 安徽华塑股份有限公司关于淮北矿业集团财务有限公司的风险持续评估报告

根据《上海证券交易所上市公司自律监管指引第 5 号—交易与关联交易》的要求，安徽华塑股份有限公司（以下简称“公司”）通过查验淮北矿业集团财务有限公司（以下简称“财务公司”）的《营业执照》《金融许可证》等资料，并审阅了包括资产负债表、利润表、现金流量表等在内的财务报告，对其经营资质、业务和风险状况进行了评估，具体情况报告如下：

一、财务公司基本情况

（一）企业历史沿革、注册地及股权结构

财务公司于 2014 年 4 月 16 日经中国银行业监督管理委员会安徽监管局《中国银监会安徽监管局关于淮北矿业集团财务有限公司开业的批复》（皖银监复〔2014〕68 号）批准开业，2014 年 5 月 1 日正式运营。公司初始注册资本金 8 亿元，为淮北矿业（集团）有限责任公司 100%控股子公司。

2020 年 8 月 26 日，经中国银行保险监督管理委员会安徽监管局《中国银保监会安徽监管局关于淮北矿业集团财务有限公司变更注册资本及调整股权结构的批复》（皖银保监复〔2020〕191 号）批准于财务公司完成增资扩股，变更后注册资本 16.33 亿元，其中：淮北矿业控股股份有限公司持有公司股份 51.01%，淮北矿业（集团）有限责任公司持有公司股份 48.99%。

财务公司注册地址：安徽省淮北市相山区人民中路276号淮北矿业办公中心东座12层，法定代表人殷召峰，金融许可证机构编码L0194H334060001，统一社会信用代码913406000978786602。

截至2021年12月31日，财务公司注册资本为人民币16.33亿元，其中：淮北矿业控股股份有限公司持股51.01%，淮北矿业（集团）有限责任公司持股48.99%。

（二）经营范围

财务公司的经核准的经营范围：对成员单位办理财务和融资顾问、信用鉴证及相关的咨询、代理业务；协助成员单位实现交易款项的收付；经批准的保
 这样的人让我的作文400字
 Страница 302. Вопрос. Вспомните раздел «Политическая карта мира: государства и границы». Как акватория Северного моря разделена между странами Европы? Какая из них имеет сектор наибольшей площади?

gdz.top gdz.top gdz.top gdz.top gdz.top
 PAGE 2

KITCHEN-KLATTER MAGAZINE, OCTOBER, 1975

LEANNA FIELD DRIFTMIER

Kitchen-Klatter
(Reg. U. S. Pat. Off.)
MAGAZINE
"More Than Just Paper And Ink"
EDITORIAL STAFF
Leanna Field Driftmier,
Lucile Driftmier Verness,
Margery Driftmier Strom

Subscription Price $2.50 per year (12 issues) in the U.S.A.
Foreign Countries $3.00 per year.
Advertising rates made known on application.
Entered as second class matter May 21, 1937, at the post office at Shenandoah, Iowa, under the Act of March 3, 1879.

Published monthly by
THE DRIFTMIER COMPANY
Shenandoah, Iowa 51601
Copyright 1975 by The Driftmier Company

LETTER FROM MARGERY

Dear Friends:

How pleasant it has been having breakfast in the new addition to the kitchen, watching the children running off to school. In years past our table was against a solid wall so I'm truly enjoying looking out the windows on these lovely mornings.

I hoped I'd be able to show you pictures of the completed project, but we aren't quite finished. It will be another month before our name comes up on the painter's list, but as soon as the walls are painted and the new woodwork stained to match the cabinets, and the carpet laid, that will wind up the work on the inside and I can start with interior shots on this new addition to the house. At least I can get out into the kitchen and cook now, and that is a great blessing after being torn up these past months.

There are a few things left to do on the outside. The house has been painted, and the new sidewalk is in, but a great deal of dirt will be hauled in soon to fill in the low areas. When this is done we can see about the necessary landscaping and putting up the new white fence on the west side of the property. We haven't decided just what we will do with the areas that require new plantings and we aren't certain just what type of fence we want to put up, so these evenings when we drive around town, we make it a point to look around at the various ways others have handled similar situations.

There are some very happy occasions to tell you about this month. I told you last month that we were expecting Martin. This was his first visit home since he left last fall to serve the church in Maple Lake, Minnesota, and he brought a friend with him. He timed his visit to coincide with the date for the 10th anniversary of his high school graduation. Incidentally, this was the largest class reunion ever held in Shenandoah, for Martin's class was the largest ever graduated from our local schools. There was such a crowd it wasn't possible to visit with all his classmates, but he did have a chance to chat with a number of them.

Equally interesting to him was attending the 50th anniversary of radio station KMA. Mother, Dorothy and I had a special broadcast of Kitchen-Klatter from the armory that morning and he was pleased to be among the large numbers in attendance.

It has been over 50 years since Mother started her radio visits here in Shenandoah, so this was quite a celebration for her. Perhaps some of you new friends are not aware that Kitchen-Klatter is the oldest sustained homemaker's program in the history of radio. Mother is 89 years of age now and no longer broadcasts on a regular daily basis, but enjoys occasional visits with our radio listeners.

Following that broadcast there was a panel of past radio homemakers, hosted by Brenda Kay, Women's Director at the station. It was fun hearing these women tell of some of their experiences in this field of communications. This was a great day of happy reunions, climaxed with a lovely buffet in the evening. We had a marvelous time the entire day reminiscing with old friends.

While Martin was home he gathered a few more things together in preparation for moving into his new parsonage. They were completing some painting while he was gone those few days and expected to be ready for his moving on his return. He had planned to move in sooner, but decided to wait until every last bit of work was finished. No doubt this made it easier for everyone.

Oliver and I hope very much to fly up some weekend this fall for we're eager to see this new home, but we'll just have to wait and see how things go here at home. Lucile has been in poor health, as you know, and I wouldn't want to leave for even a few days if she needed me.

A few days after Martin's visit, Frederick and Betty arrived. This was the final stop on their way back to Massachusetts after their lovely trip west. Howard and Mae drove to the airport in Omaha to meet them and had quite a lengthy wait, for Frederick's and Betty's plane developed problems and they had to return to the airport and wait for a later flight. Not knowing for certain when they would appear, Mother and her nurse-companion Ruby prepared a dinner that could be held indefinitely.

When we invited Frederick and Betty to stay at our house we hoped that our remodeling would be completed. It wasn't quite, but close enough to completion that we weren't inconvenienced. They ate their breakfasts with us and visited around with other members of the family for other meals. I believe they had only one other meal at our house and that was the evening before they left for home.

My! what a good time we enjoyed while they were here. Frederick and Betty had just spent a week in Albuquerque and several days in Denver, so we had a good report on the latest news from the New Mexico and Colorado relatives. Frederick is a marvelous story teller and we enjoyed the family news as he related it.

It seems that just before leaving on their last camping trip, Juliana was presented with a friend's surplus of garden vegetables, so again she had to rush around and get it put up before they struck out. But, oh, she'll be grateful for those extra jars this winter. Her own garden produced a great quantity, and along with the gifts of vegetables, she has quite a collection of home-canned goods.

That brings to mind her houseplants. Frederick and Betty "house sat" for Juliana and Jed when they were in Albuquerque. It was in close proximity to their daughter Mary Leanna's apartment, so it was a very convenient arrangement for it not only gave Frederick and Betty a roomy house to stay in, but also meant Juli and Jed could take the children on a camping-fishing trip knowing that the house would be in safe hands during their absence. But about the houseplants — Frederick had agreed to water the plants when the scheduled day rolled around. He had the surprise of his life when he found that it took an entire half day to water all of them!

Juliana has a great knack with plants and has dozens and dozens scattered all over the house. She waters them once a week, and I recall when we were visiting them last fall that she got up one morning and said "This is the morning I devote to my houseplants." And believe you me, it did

● **What to do**: Copy each line of the data exactly, leaving nothing out.

● **Solution for this task**:
 安徽华塑股份有限公司关于淮北矿业集团财务有限公司的风险持续评估报告

根据《上海证券交易所上市公司自律监管指引第 5 号—交易与关联交易》的要求，安徽华塑股份有限公司（以下简称“公司”）通过查验淮北矿业集团财务有限公司（以下简称“财务公司”）的《营业执照》《金融许可证》等资料，并审阅了包括资产负债表、利润表、现金流量表等在内的财务报告，对其经营资质、业务和风险状况进行了评估，具体情况报告如下：

一、财务公司基本情况

（一）企业历史沿革、注册地及股权结构

财务公司于 2014 年 4 月 16 日经中国银行业监督管理委员会安徽监管局《中国银监会安徽监管局关于淮北矿业集团财务有限公司开业的批复》（皖银监复〔2014〕68 号）批准开业，2014 年 5 月 1 日正式运营。公司初始注册资本金 8 亿元，为淮北矿业（集团）有限责任公司 100%控股子公司。

2020 年 8 月 26 日，经中国银行保险监督管理委员会安徽监管局《中国银保监会安徽监管局关于淮北矿业集团财务有限公司变更注册资本及调整股权结构的批复》（皖银保监复〔2020〕191 号）批准于财务公司完成增资扩股，变更后注册资本 16.33 亿元，其中：淮北矿业控股股份有限公司持有公司股份 51.01%，淮北矿业（集团）有限责任公司持有公司股份 48.99%。

财务公司注册地址：安徽省淮北市相山区人民中路276号淮北矿业办公中心东座12层，法定代表人殷召峰，金融许可证机构编码L0194H334060001，统一社会信用代码913406000978786602。

截至2021年12月31日，财务公司注册资本为人民币16.33亿元，其中：淮北矿业控股股份有限公司持股51.01%，淮北矿业（集团）有限责任公司持股48.99%。

（二）经营范围

财务公司的经核准的经营范围：对成员单位办理财务和融资顾问、信用鉴证及相关的咨询、代理业务；协助成员单位实现交易款项的收付；经批准的保
 这样的人让我的作文400字
 Страница 302. Вопрос. Вспомните раздел «Политическая карта мира: государства и границы». Как акватория Северного моря разделена между странами Европы? Какая из них имеет сектор наибольшей площади?

gdz.top gdz.top gdz.top gdz.top gdz.top
 PAGE 2

KITCHEN-KLATTER MAGAZINE, OCTOBER, 1975

LEANNA FIELD DRIFTMIER

Kitchen-Klatter
(Reg. U. S. Pat. Off.)
MAGAZINE
"More Than Just Paper And Ink"
EDITORIAL STAFF
Leanna Field Driftmier,
Lucile Driftmier Verness,
Margery Driftmier Strom

Subscription Price $2.50 per year (12 issues) in the U.S.A.
Foreign Countries $3.00 per year.
Advertising rates made known on application.
Entered as second class matter May 21, 1937, at the post office at Shenandoah, Iowa, under the Act of March 3, 1879.

Published monthly by
THE DRIFTMIER COMPANY
Shenandoah, Iowa 51601
Copyright 1975 by The Driftmier Company

LETTER FROM MARGERY

Dear Friends:

How pleasant it has been having breakfast in the new addition to the kitchen, watching the children running off to school. In years past our table was against a solid wall so I'm truly enjoying looking out the windows on these lovely mornings.

I hoped I'd be able to show you pictures of the completed project, but we aren't quite finished. It will be another month before our name comes up on the painter's list, but as soon as the walls are painted and the new woodwork stained to match the cabinets, and the carpet laid, that will wind up the work on the inside and I can start with interior shots on this new addition to the house. At least I can get out into the kitchen and cook now, and that is a great blessing after being torn up these past months.

There are a few things left to do on the outside. The house has been painted, and the new sidewalk is in, but a great deal of dirt will be hauled in soon to fill in the low areas. When this is done we can see about the necessary landscaping and putting up the new white fence on the west side of the property. We haven't decided just what we will do with the areas that require new plantings and we aren't certain just what type of fence we want to put up, so these evenings when we drive around town, we make it a point to look around at the various ways others have handled similar situations.

There are some very happy occasions to tell you about this month. I told you last month that we were expecting Martin. This was his first visit home since he left last fall to serve the church in Maple Lake, Minnesota, and he brought a friend with him. He timed his visit to coincide with the date for the 10th anniversary of his high school graduation. Incidentally, this was the largest class reunion ever held in Shenandoah, for Martin's class was the largest ever graduated from our local schools. There was such a crowd it wasn't possible to visit with all his classmates, but he did have a chance to chat with a number of them.

Equally interesting to him was attending the 50th anniversary of radio station KMA. Mother, Dorothy and I had a special broadcast of Kitchen-Klatter from the armory that morning and he was pleased to be among the large numbers in attendance.

It has been over 50 years since Mother started her radio visits here in Shenandoah, so this was quite a celebration for her. Perhaps some of you new friends are not aware that Kitchen-Klatter is the oldest sustained homemaker's program in the history of radio. Mother is 89 years of age now and no longer broadcasts on a regular daily basis, but enjoys occasional visits with our radio listeners.

Following that broadcast there was a panel of past radio homemakers, hosted by Brenda Kay, Women's Director at the station. It was fun hearing these women tell of some of their experiences in this field of communications. This was a great day of happy reunions, climaxed with a lovely buffet in the evening. We had a marvelous time the entire day reminiscing with old friends.

While Martin was home he gathered a few more things together in preparation for moving into his new parsonage. They were completing some painting while he was gone those few days and expected to be ready for his moving on his return. He had planned to move in sooner, but decided to wait until every last bit of work was finished. No doubt this made it easier for everyone.

Oliver and I hope very much to fly up some weekend this fall for we're eager to see this new home, but we'll just have to wait and see how things go here at home. Lucile has been in poor health, as you know, and I wouldn't want to leave for even a few days if she needed me.

A few days after Martin's visit, Frederick and Betty arrived. This was the final stop on their way back to Massachusetts after their lovely trip west. Howard and Mae drove to the airport in Omaha to meet them and had quite a lengthy wait, for Frederick's and Betty's plane developed problems and they had to return to the airport and wait for a later flight. Not knowing for certain when they would appear, Mother and her nurse-companion Ruby prepared a dinner that could be held indefinitely.

When we invited Frederick and Betty to stay at our house we hoped that our remodeling would be completed. It wasn't quite, but close enough to completion that we weren't inconvenienced. They ate their breakfasts with us and visited around with other members of the family for other meals. I believe they had only one other meal at our house and that was the evening before they left for home.

My! what a good time we enjoyed while they were here. Frederick and Betty had just spent a week in Albuquerque and several days in Denver, so we had a good report on the latest news from the New Mexico and Colorado relatives. Frederick is a marvelous story teller and we enjoyed the family news as he related it.

It seems that just before leaving on their last camping trip, Juliana was presented with a friend's surplus of garden vegetables, so again she had to rush around and get it put up before they struck out. But, oh, she'll be grateful for those extra jars this winter. Her own garden produced a great quantity, and along with the gifts of vegetables, she has quite a collection of home-canned goods.

That brings to mind her houseplants. Frederick and Betty "house sat" for Juliana and Jed when they were in Albuquerque. It was in close proximity to their daughter Mary Leanna's apartment, so it was a very convenient arrangement for it not only gave Frederick and Betty a roomy house to stay in, but also meant Juli and Jed could take the children on a camping-fishing trip knowing that the house would be in safe hands during their absence. But about the houseplants — Frederick had agreed to water the plants when the scheduled day rolled around. He had the surprise of his life when he found that it took an entire half day to water all of them!

Juliana has a great knack with plants and has dozens and dozens scattered all over the house. She waters them once a week, and I recall when we were visiting them last fall that she got up one morning and said "This is the morning I devote to my houseplants." And believe you me, it did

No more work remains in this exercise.